General News
23 November, 2023
Community rallies for Ben
“The odds we were given were so bad but if it was a car crash, we would never have been able to do any of this.” That’s the mindset of Dunluce farmers Ben and Leah Weir, who were married just over a week after Ben, 30, was given a terminal...
“The odds we were given were so bad but if it was a car crash, we would never have been able to do any of this.”
That’s the mindset of Dunluce farmers Ben and Leah Weir, who were married just over a week after Ben, 30, was given a terminal cancer diagnosis.
After developing a headache and blurred vision on an otherwise normal day at the family farm, Ben paid a visit to his GP entirely unaware that in a few hours he’d be rushed to Melbourne in an ambulance.
Scans revealed a tumour in Ben’s sinus that was causing his blurred vision and headaches.
On November 1 Ben was told he had a NUT carcinoma, a very rare and aggressive type of cancer with a low survival rate. He was given a life expectancy of six to eight months, or a 30 percent chance to live two years if he chose to fight the cancer.
“It’s a very odd feeling to be given news like that,” he said.
“If it was Leah who was sick like this I wouldn’t cope so in a sense I’m glad it is me, I worry more for my family than myself.”
The couple were unaware how serious the tumour was at first and had started talking about their wedding day, however the diagnosis accelerated these plans rapidly.
“We didn’t know just how bad the tumour was at first and Leah suggested we should get married in February when her granddad is visiting from England,” Ben said.
“My response was that you just can’t organise a wedding in 90 days — it can’t be done.”
He couldn’t have been more wrong.
“We’re pretty casual people, we didn’t really have a plan to get married soon but when we found out how sick Ben was, getting married is the one thing we wanted to do,” Leah said.
The wedding was made possible with an outpouring of support from the community, highlighting just how many lives the two have touched over the years.
A whopping $89,000 was raised through community donations on gofundme to support the pair and help cover the costs of the wedding, honeymoon and medical treatment, while dozens of other community members gave their time to help set the Weir farm up for the wedding on November 11 — a day the pair will never forget.
“I think having the wedding saved so many people because if we were shattered and upset by the news, we would have had 400 people who were devastated,” Leah said.
“Because we decided to make the most of it and celebrate it, it changed everyone’s mindset.
“It was everything we had hoped for and more and the support has just been so good, it’s what the farming community is all about.
“We don’t see each other all the time but we don’t need to — we know we’re always there.
“People have come out of the woodwork to do anything and everything for us and I can’t thank them enough, it truly means so much to us.”
The wedding was a fitting celebration for the couple, who met seven years ago in a remote shearing shed on the other side of the country.
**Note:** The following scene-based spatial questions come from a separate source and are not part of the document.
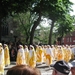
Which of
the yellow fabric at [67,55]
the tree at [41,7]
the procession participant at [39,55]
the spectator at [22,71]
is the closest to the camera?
the spectator at [22,71]

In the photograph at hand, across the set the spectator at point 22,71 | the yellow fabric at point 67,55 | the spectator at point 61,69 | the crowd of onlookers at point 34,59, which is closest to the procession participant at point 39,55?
the crowd of onlookers at point 34,59

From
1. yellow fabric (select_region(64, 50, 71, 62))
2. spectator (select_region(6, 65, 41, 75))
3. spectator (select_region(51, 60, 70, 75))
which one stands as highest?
spectator (select_region(6, 65, 41, 75))

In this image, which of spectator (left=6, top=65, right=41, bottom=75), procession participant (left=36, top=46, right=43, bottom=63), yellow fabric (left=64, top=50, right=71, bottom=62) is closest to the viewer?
spectator (left=6, top=65, right=41, bottom=75)

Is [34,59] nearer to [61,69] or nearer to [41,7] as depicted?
[41,7]

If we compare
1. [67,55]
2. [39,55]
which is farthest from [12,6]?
[39,55]

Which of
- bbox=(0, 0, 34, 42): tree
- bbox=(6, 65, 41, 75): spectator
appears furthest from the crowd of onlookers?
bbox=(0, 0, 34, 42): tree

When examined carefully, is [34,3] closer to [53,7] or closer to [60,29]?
[53,7]

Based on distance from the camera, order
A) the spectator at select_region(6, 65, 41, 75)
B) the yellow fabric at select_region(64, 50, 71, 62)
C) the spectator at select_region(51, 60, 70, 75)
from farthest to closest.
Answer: the yellow fabric at select_region(64, 50, 71, 62)
the spectator at select_region(51, 60, 70, 75)
the spectator at select_region(6, 65, 41, 75)

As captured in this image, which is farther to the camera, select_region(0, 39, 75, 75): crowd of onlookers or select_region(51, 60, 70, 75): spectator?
select_region(51, 60, 70, 75): spectator

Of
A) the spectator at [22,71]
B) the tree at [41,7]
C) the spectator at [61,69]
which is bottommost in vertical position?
the spectator at [61,69]

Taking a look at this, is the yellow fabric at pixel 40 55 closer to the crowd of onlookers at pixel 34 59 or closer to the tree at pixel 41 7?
the crowd of onlookers at pixel 34 59

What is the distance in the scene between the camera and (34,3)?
34.7 m

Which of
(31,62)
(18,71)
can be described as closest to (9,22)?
(31,62)

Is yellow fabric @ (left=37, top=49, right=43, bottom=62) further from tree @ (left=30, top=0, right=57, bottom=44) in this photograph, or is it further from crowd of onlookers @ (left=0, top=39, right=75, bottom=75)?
tree @ (left=30, top=0, right=57, bottom=44)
“We kind of just got stuck together and it was the best thing to happen — there weren’t a lot of young people in that part of the world and we were both there for the experience of it all,” Leah said.
Ben and Leah spent the next six months together working in remote shearing sheds around the eastern wheatbelt of Western Australia, before Ben had to return home to the family farm.
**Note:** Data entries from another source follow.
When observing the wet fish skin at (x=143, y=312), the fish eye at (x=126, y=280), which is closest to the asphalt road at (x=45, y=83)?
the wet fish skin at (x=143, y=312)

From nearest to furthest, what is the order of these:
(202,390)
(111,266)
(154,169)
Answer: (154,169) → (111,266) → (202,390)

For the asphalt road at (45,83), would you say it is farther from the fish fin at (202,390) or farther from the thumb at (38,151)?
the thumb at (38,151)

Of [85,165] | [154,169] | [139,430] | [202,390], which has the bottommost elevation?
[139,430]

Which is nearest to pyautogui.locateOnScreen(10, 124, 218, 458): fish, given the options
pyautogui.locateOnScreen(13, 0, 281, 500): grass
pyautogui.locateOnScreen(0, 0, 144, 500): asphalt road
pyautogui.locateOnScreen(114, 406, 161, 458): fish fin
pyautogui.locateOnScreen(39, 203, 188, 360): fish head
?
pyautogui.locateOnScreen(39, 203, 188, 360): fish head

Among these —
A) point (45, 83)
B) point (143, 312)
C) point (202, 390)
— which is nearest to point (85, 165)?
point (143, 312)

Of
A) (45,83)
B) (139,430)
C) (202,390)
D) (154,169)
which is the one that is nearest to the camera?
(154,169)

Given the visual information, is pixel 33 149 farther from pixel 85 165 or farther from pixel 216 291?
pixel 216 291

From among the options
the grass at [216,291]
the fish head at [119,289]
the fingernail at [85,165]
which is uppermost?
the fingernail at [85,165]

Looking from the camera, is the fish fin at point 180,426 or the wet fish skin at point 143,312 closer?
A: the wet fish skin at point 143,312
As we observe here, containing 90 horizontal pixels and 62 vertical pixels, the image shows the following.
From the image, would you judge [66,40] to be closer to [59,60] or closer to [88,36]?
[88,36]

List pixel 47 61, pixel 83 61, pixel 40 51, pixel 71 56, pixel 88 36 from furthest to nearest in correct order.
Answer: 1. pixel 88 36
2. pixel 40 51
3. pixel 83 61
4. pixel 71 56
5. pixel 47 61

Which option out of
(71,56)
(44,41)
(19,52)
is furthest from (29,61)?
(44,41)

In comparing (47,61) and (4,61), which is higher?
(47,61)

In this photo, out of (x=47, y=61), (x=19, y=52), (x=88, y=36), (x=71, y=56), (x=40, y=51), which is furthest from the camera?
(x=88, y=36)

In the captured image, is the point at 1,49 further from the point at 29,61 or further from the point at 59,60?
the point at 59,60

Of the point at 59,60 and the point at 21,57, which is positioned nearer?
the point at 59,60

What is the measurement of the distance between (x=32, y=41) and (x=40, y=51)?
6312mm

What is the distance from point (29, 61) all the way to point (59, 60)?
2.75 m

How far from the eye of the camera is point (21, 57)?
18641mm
Two years of flights across the country to see each other ensued before Ben joined Leah, her sheep dog Moss, horse Dusty and 24 prize chickens on the 3306 kilometre trip across the Nullabor to Dunluce.
In the five years since arriving in the district, Leah has well and truly become a local and an asset to the community, working at Crameri’s in Maryborough and spending her spare time working with Ben on the Weir farm.
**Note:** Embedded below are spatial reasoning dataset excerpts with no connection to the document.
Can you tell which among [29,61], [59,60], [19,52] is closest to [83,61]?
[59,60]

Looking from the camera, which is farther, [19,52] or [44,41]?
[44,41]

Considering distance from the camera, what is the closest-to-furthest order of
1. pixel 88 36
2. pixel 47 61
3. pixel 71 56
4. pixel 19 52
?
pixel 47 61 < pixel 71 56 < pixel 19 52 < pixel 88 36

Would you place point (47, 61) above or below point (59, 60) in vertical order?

The couple are optimistic about the future and say the time they have together is “an incredible gift”, with Ben undergoing surgery to remove parts of the tumour on Monday and a lengthy road of chemotherapy, radiation and immunotherapy to follow.
“I can’t believe I’m about to watch someone go from being so healthy to so sick, it is going to be hard,” Leah said.
“Looking back on it, we’ve always lived life to the fullest — we’ve always gone and done things together.
“It gives me peace of mind that I wouldn’t have done it any other way.
“We’re fortunate we’ve had that chance — we saw the time frame we were given as an incredible gift.”